New Study: 90% Of Recent Warming Is From Shortwave Cloud Forcing…Humans Contributed 0.03°C
By Kenneth Richard on 8. May 2023
Data analysis again reveals the increase in absorbed shortwave forcing has been driving modern climate change since the 1970s. CO2 changes are more of an effect than a cause of temperature increases.
Scientists have for years been pointing to the causality sequencing problem inherent in the claim that CO2 is the driver of temperature changes.
The sequencing observation clearly supports the conclusion that variations in the CO2 growth rate lag changes in temperatures by about 4-10 months (Humlum et al., 2013, Koutsoyiannis and Kundzewicz, 2020, Koutsoyiannis et al., 2022). Effects can only lag – not lead – causes.

Wang et al. (2013) further estimate only 10% of the variance in global CO2 growth rates can be explained by fossil fuel emissions.
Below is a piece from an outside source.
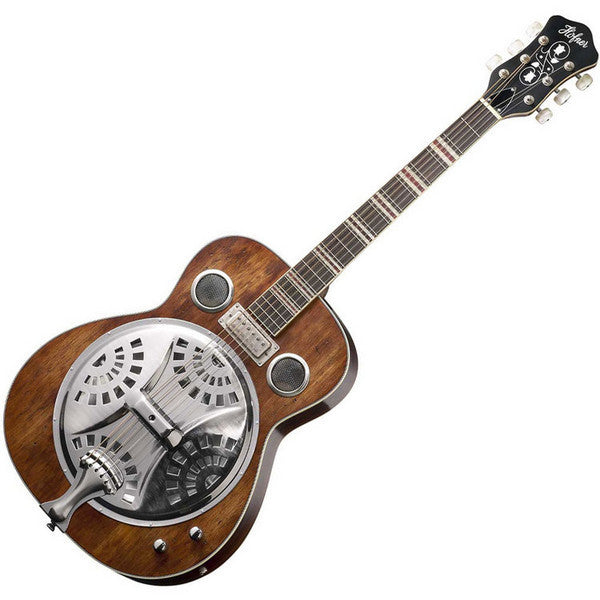 HOFNER RESONATOR HCTRGSB - La Pietra Music Planet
Instead, there is a “strong and persistent coupling (r² ≈ 0.50) between interannual variations of the CO2 growth rate and tropical land-surface temperature during 1959-2011.”
Image Source: Wang et al., 2013
Building on this temperature→CO2 directional causality, Jyrki Kauppinen and Pekka Malmi (2023), Department of Physics and Astronomy, University of Turku, have used existing CO2 and temperature data to calculate an 83 ppm CO2 increase associated with a 1°C surface temperature increase. The authors suggest this 83 ppm/°C value is consistent with Henry’s Law and CO2 residence time calculations.
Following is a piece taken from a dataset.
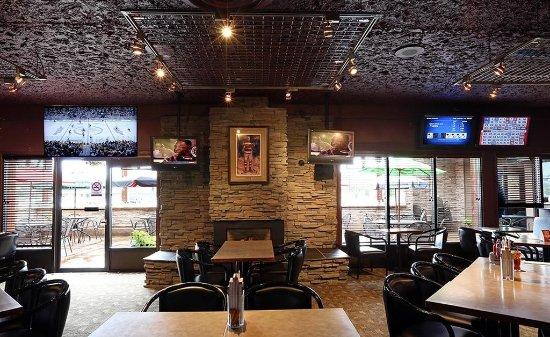 Vernon, Canadá: Bar Lounge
Kauppinen and Malmi further assess the warming in recent decades has been predominantly (90%) driven by the increase in absorbed solar radiation due to the downward trend in cloud cover.
The greenhouse effect has contributed just 10% to the warming trend, and the human contribution to the CO2 concentration changes is only a fraction (hundredths of a degree) of that 10% impact – about 0.03°C since 1980.
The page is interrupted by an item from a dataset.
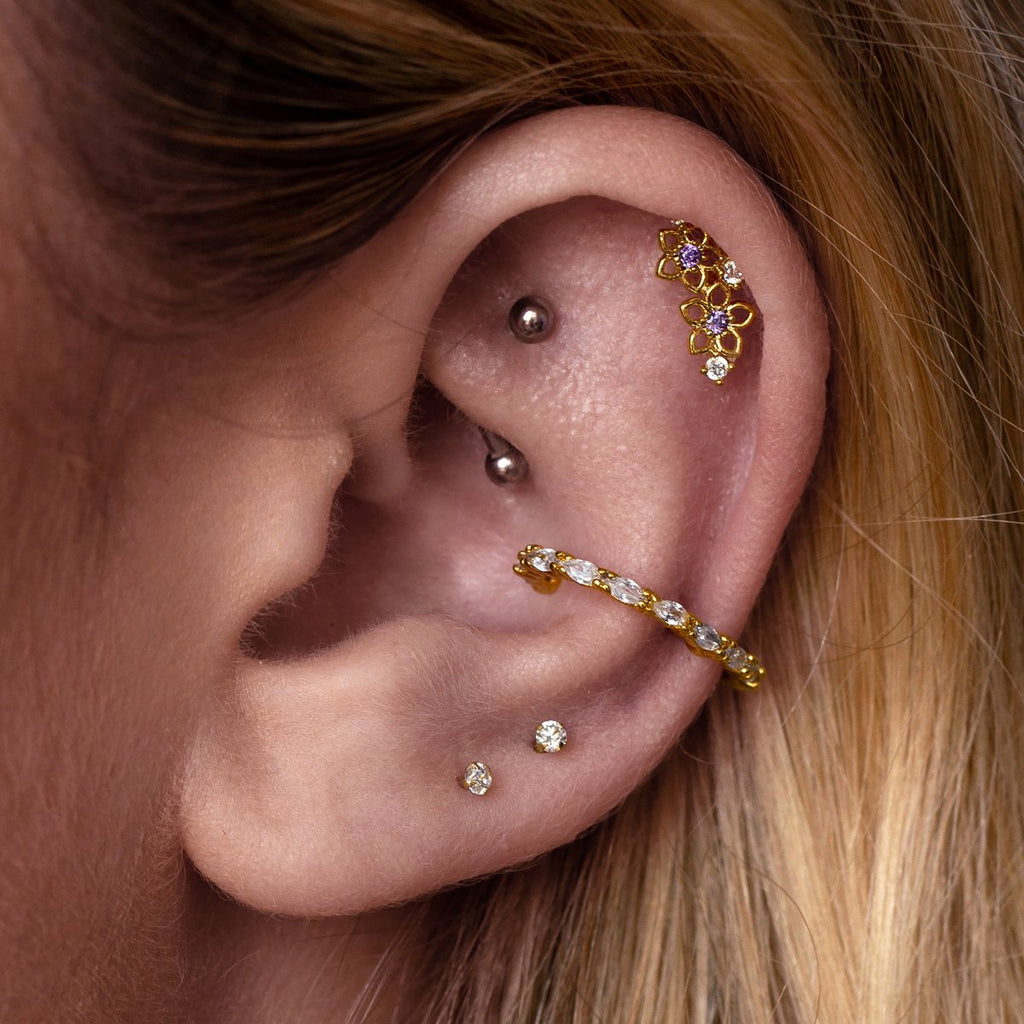 Leyla Cuff Helix & Cartilage Ear Piercing on model - gold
Thus, not only is the “causality used in IPCC reports wrong,” but “the greenhouse effect cannot explain climate change.”
“Since 1970, according to the observations, the changes of the low cloud cover have caused practically the observed temperature changes. The low cloud cover has gradually decreased starting in 1975. The human contribution was about 0.01°C in 1980 and now it is close 0.03°C.”